Marschall Tito lud gerne illustre Staatsgäste auf die Brijuni-Inseln ein, die er 1947 als Sommerresidenz entdeckt hatte. Im Gästebuch stehen mehr als 90 Staatsoberhäupter - darunter Fidel Castro, Leonid Breschnjew oder Winston Churchill. Trotz Kaltem Krieg gelang Tito, der Jugoslawien ebenso geschickt wie brutal zusammenhielt, ein Spagat zwischen Ost und West. Den politischen Balanceakt unterstrich er 1956, gemeinsam mit dem indischen Premier Nehru und dem ägyptischen Staatschef Nasser, durch die Gründung der Blockfreien Staaten – auf den Brijuni-Inseln. Das Tito-Museum hält diesen Moment auf vielen Fotos fest – und pflegt den Personenkult um Tito bis heute. Auf den Inseln umgab sich der Marschall aber nicht nur mit den politisch Mächtigen, sondern auch mit den Schönen und Berühmten, hatte er doch eine Schwäche für Glamour: Hier kochte er für Schauspiel-Ikone Sophia Loren Spaghetti und Zagorske štrukli, Quarkstrudel aus seiner nordkroatischen Heimatregion Zagorje. Zum berühmten Freundeskreis gehörten auch Gina Lollobrigida, Elizabeth Taylor und Richard Burton.

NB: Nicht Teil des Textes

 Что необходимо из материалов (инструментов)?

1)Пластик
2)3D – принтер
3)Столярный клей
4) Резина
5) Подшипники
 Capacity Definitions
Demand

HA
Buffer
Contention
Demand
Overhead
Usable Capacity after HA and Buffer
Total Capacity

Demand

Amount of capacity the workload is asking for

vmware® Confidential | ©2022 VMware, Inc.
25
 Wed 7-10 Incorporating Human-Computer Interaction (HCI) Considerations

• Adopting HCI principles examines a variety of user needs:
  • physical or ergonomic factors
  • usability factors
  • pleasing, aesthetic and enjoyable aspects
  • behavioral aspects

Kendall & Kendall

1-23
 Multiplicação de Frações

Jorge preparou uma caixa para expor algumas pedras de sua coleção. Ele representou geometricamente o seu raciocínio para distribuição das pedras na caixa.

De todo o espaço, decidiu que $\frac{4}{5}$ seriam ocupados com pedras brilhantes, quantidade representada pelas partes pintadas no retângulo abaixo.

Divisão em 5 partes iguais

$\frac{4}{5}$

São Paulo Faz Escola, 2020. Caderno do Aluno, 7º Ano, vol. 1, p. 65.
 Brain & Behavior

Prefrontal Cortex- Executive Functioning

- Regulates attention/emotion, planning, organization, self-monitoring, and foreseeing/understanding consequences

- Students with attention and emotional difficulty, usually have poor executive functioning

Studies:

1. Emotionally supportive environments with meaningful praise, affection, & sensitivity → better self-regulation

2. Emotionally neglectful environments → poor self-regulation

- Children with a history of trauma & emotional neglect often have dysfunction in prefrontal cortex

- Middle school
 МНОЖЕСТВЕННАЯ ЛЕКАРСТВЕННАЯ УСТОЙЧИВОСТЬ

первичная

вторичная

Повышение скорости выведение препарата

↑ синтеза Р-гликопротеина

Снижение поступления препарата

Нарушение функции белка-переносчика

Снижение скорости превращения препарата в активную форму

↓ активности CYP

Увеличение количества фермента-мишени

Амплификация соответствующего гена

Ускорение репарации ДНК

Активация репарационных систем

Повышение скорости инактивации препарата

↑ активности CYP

Die schönste Zeit seines Lebens sei jene auf den Brijuni-Inseln gewesen, sagte Tito mehrfach. Hohen Staatsbesuch empfing er in der Weißen Villa (Bijela Villa) auf Veli Brijun. Sein privates Paradies ließ er auf Vanga errichten: 1952 entdeckte Tito das Inselchen, so groß wie 27 Fußballfelder; es war zugewachsen und unbewohnt. Zu dieser Zeit lebten auf Veli Brijun noch rund 280 Menschen, die schon bald umgesiedelt wurden, da die Inseln militärisches Sperrgebiet waren. Auf Vanga baute Tito mit Leidenschaft Mandarinen an, die er an Pioniere verteilte, und Trauben, aus denen Wein für Empfänge gekeltert wurde. Sein geliebtes Inselchen überließ er 1977 seiner vierten Ehefrau Jovanka Broz, zu der er nicht das beste Verhältnis hatte.
Tito starb 1980. Drei Jahre später wurden die Brijuni zum Nationalpark erklärt, der Tourismus hielt wieder Einzug. Während das Anwesen auf Vanga in einen Dornröschenschlaf fiel, um das sich Titos Nachfolger kaum kümmerten, werden die repräsentativen Villen auf Veli Brijun bis heute für staatliche Anlässe genutzt und die ehemaligen Gästehäuser an Hotelgäste vermietet. Wer einen Ausflug auf die Inseln bucht, kommt am Tito-Museum nicht vorbei und an Koki, der Besuchern buchstäblich einen hustet, erst recht nicht.
Blankpoliert, mit mächtiger Motorhaube und bequemen Lederpolstern, wartet er direkt vor dem Tito-Museum auf Veli Brijun auf Mitfahrer: Das dunkelgrüne Cadillac-Eldorado-Cabrio, Baujahr 1953, produziert in 530 Exemplaren, war Titos Lieblingsauto. Mit der Luxuskarosse kutschierte er seine illustren Gäste über die Insel, von Willy Brandt bis Sophia Loren. Heute kann das Gefährt für Spritztouren gebucht werden (www.np-brijuni.hr)! Das Vergnügen hat jedoch seinen Preis: Gut 360 Euro kostet die Fahrt – von 30 Minuten!